Напророчила… Погиб Александр Сигизмундович через полтора месяца после рождения Шурика. Он попал под машину на улице Восстания, возле Московского вокзала, вернувшись в Ленинград после первого знакомства с новорождённым сыном. Престарелый отец был полон окончательной решимости объявить наконец своей богатырской Соне, что уходит от неё, оставляет ей с дочкой ленинградскую квартиру и переезжает в Москву. Первые два пункта в точности исполнились. Только вот переехать не успел…
Вера узнала о смерти Александра Сигизмундовича через неделю после похорон. Встревоженная отсутствием известий, она позвонила другу Александра Сигизмундовича, поверенному их отношений, не застала его, так как тот был в отъезде. Скрепившись, она позвонила на квартиру Александру Сигизмундовичу Соня сообщила о его смерти.
Молодая мать, из разряда «старых первородок», как называли её в роддоме, старая любовница, – к тому времени набежало двадцать лет их отношениям, – она стала свежей вдовой, так и не успев выйти замуж.
Черноволосый мальчик совал в рот сжатый кулачок, энергично сосал, кряхтел, пачкал пелёнки и находился в состоянии беспечного удовлетворения. Ему и дела не было до материнского горя. Вместо пропавшего материнского голубоватого молока ему давали теперь из бутылочки разведённое и подслащённое коровье, и оно отлично у него шло.
3
На семейную легенду к середине двадцатого века пошла вдруг повальная мода, имеющая множество разнообразных причин, главной из которых, вероятно, было подспудное желание заполнить образовавшуюся за спиной пустоту.
Социологи, психологи и историки со временем исследуют все побудительные причины, толкнувшие одновременно множество людей на генеалогические изыскания. Не всем удалось докопаться до дворянских предков, однако и всяческие курьёзы вроде бабушки – первого врача Чувашии, менонита из голландских немцев или, похлеще, экзекутора при пыточной палате петровских времён тоже имели свою семейно-историческую ценность.
Шурику не понадобилось никаких усилий воображения – его фамильная легенда была убедительно документирована несколькими газетными вырезками шестнадцатого года, восхитительным свитком толстой, а вовсе не тонкой, как воображают несведущие люди, японской бумаги и наклеенной на волокнистый бледно-серый картон недостижимого и по сей день качества фотографии, на которой его дед, Александр Николаевич Корн, громоздкий, с большим твёрдым подбородком, упирающимся в высокий ворот парадной сорочки, изображён рядом с принцем Котохито Канин, двоюродным братом микадо, совершившим длительное путешествие из Токио в Петербург, большую часть пути по Транссибирской магистрали.

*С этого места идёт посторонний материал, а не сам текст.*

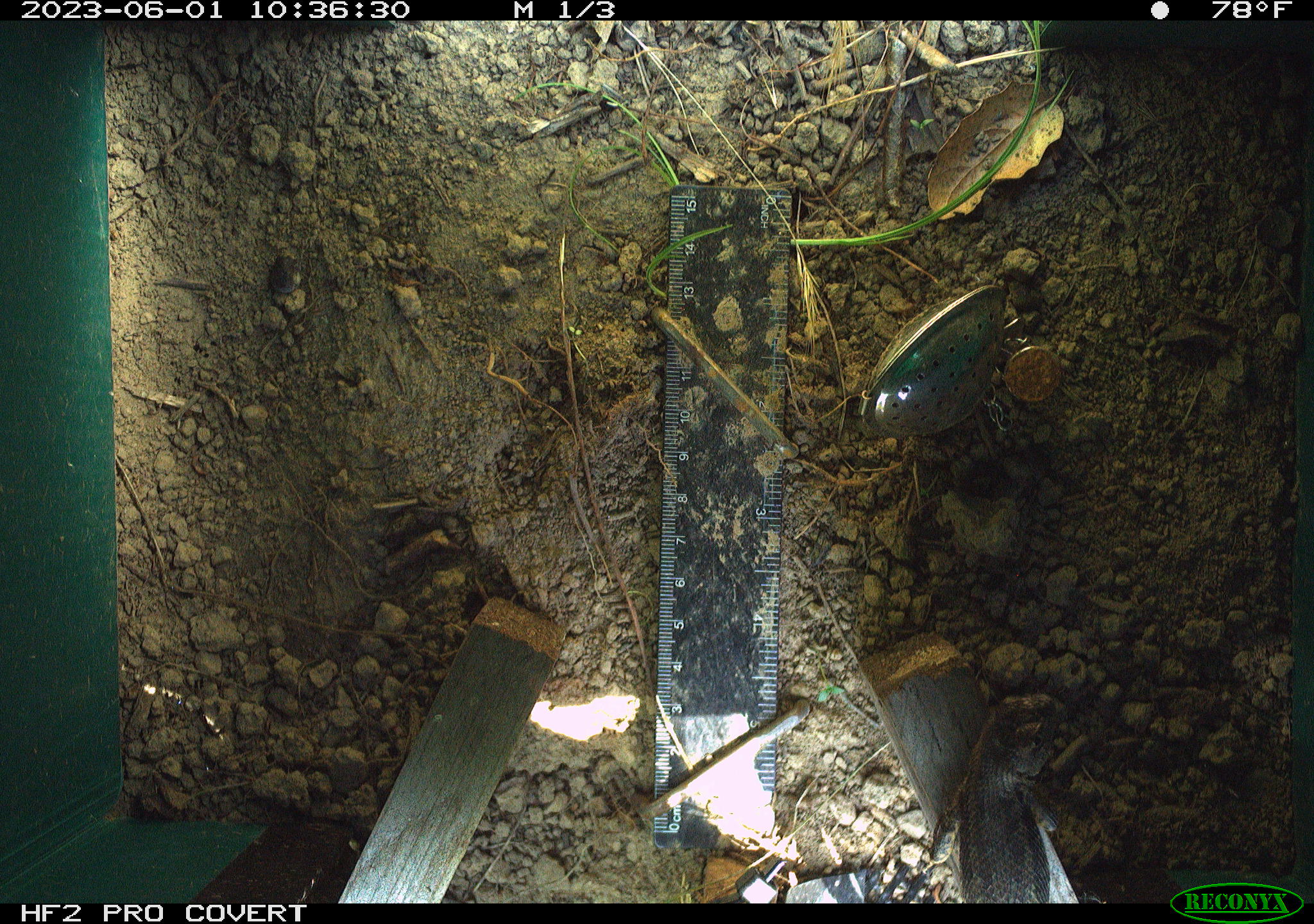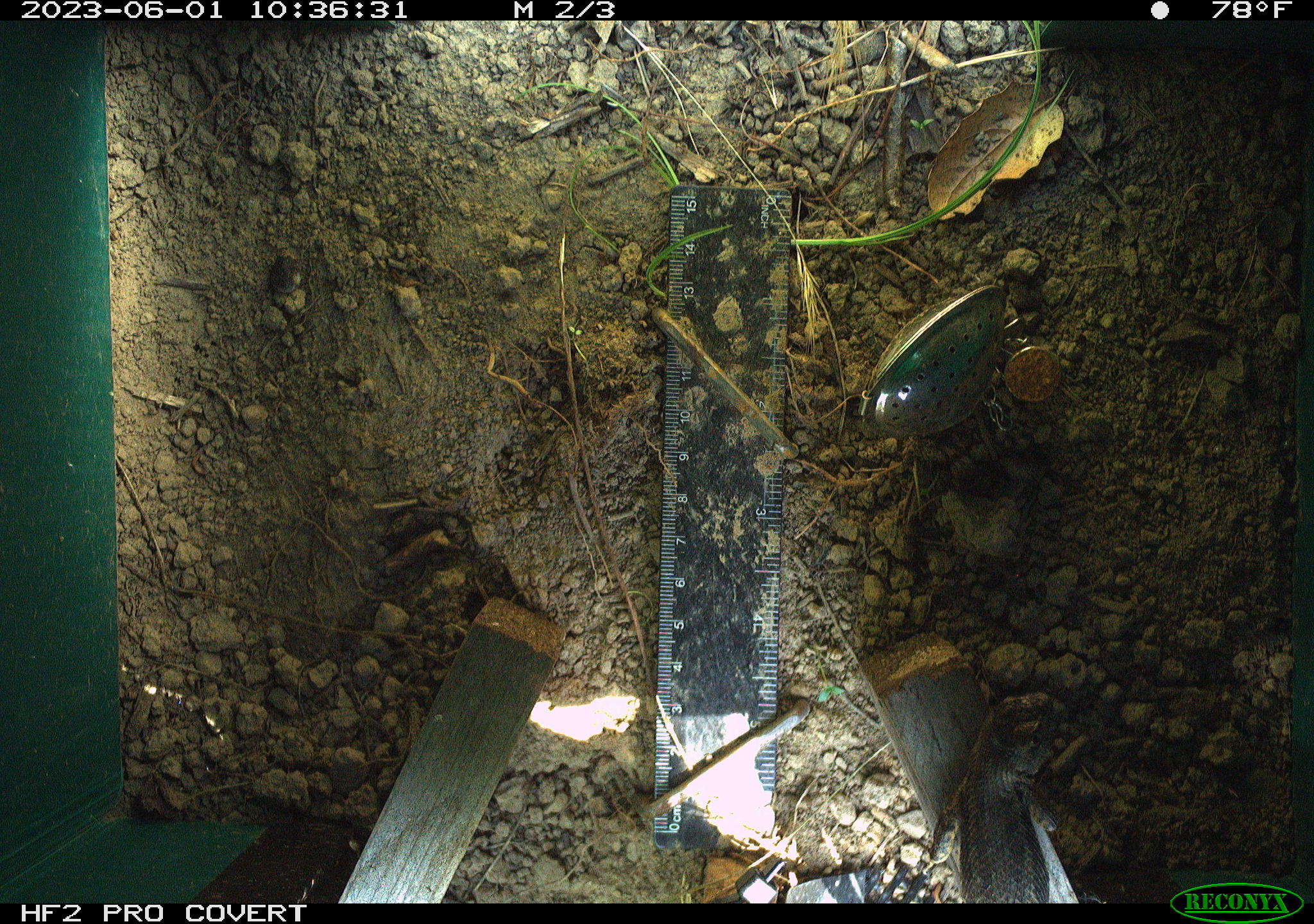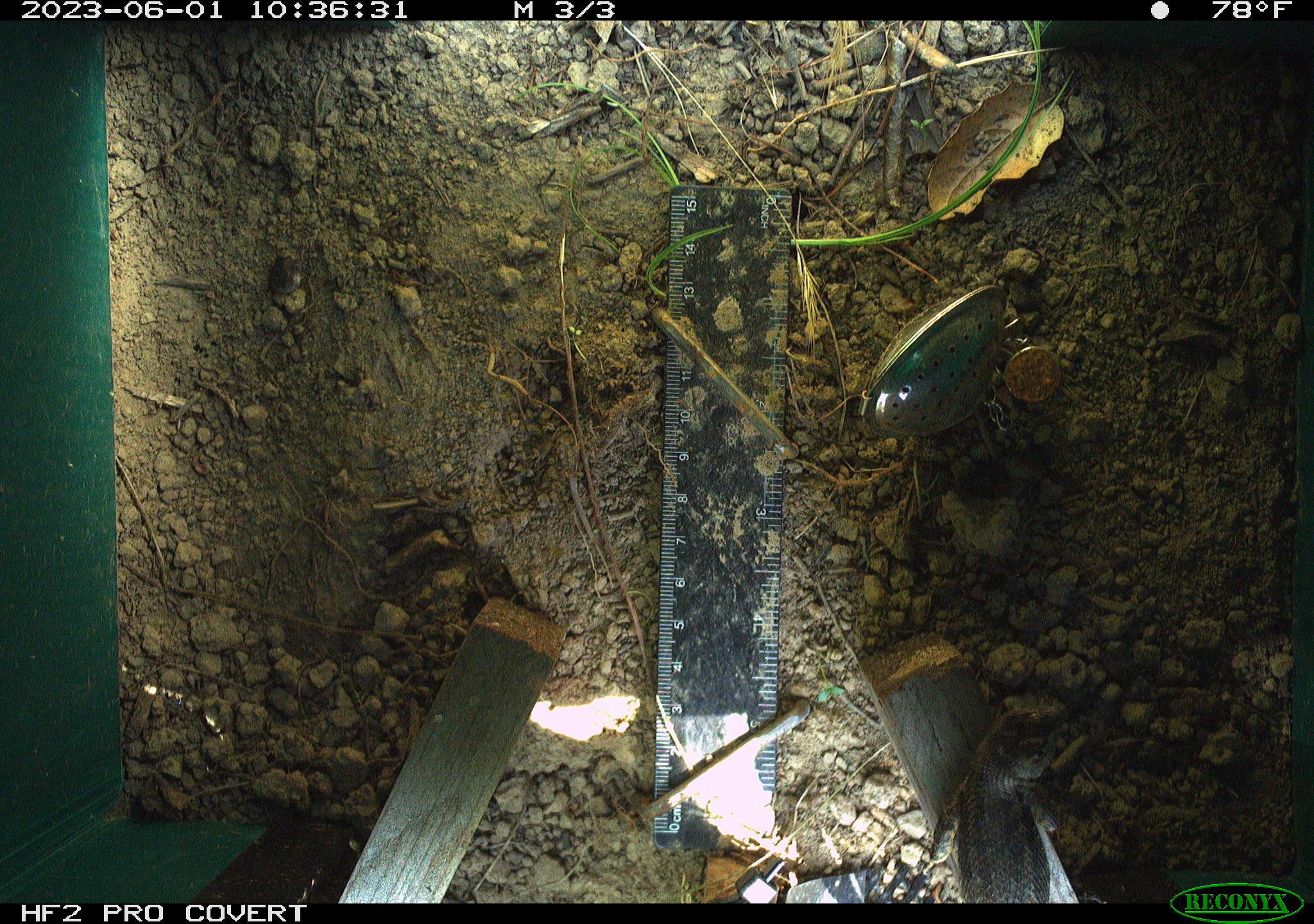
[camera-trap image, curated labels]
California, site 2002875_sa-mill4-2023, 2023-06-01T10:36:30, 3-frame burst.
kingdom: Animalia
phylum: Chordata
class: Reptilia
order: Squamata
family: Phrynosomatidae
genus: Sceloporus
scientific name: Sceloporus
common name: spiny lizards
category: sceloporus species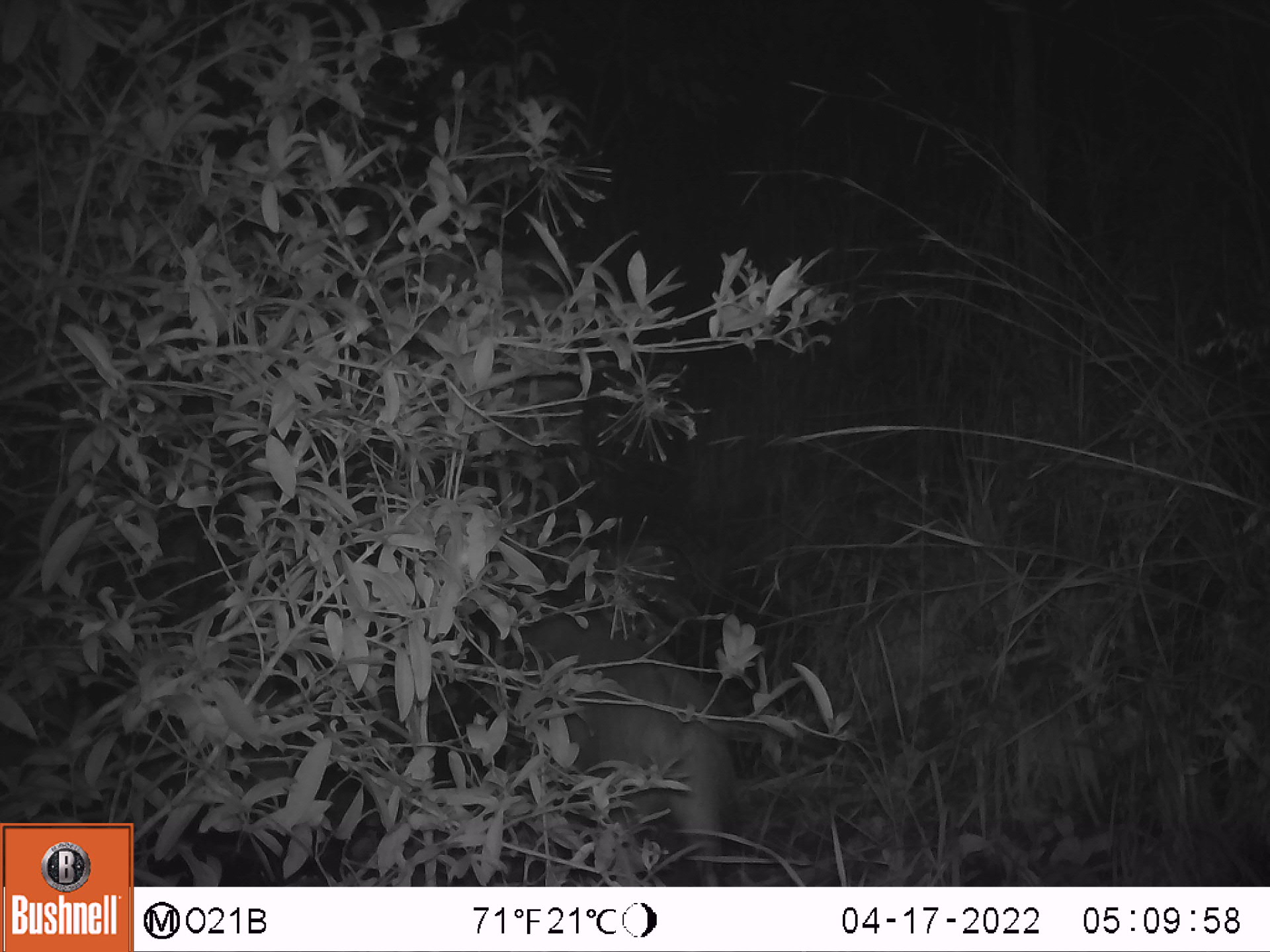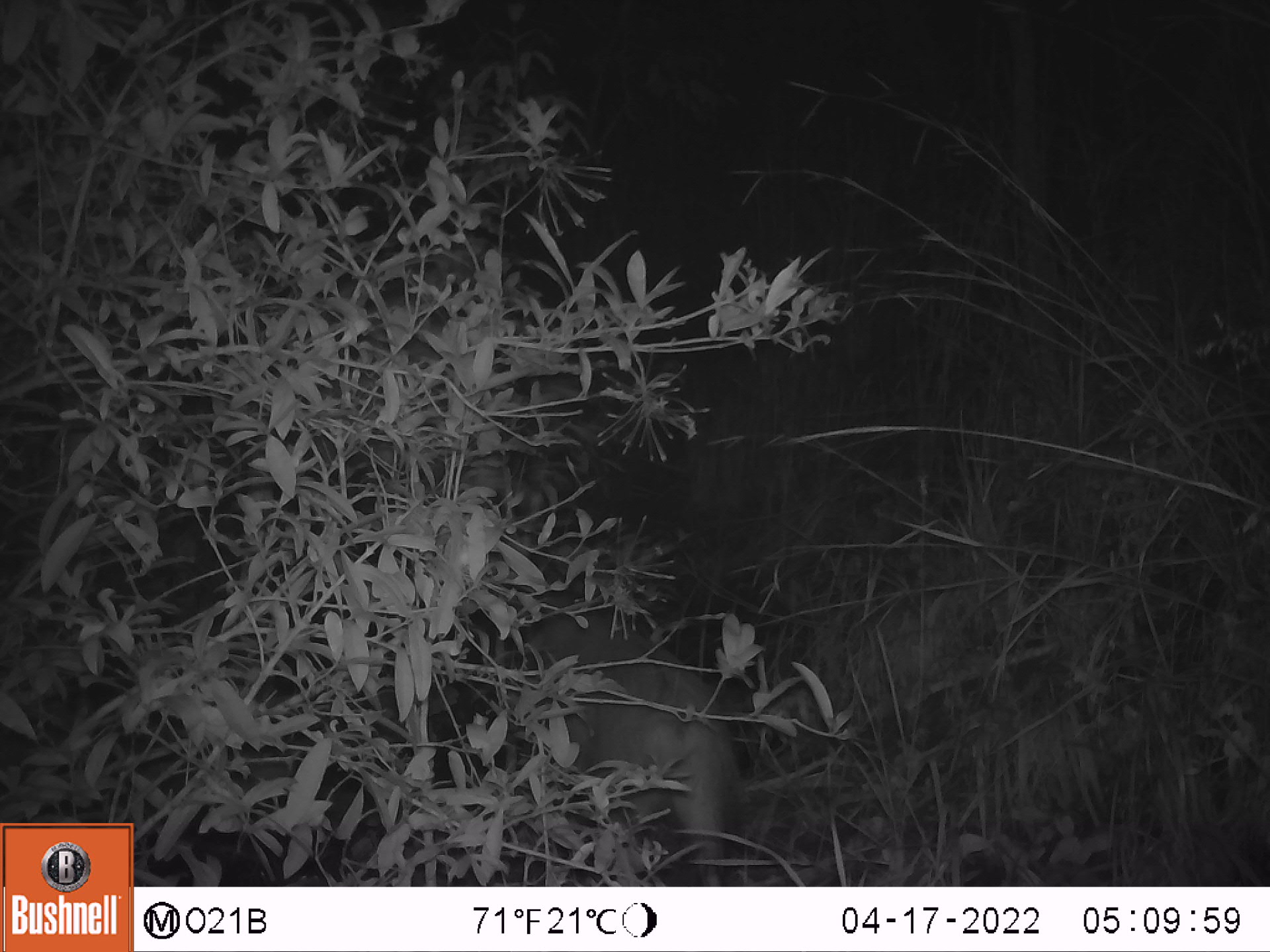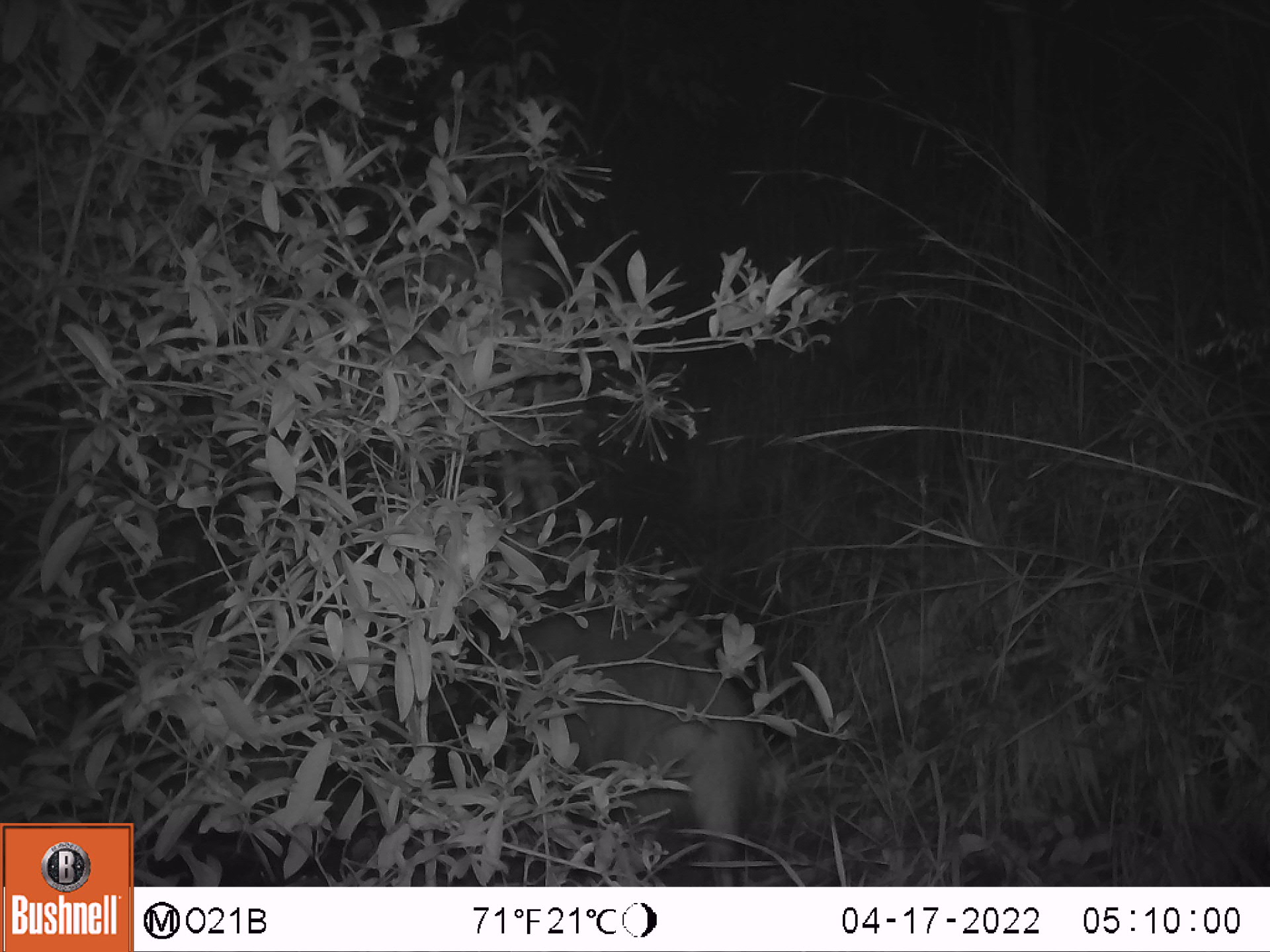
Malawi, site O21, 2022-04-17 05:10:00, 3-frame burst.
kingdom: Animalia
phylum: Chordata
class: Mammalia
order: Artiodactyla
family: Suidae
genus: Potamochoerus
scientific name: Potamochoerus larvatus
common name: bushpig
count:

Александр Николаевич, технический директор железнодорожного ведомства, человек европейского образования и безукоризненного воспитания, был начальником этого специального поезда.
Фотография сделана двадцать девятого сентября 1916 года в фотоателье господина Иоганссона на Невском проспекте, о чем свидетельствовала синяя художественная надпись на обороте. Сам принц, к сожалению, выглядел кое-как: ни японского наряда, ни самурайского меча. Ординарная европейская одежда, круглое узкоглазое лицо, короткие ноги – похож на любого китайца из прачечной, какие в ту пору уже завелись в Петербурге. Впрочем, от прачечного китайца, заряженного несмываемой до смерти улыбкой, его отличало выражение непроницаемого высокомерия, ничуть не смягчённое ровной растяжкой губ.
Изустная часть легенды содержала дедушкины воспоминания в бабушкиных пересказах: о длинных чаепитиях в пульмановском спецвагоне на фоне многодневной тайги, переливающейся за окнами ясными осенними красками лиственных и мрачно-зелёных хвойных.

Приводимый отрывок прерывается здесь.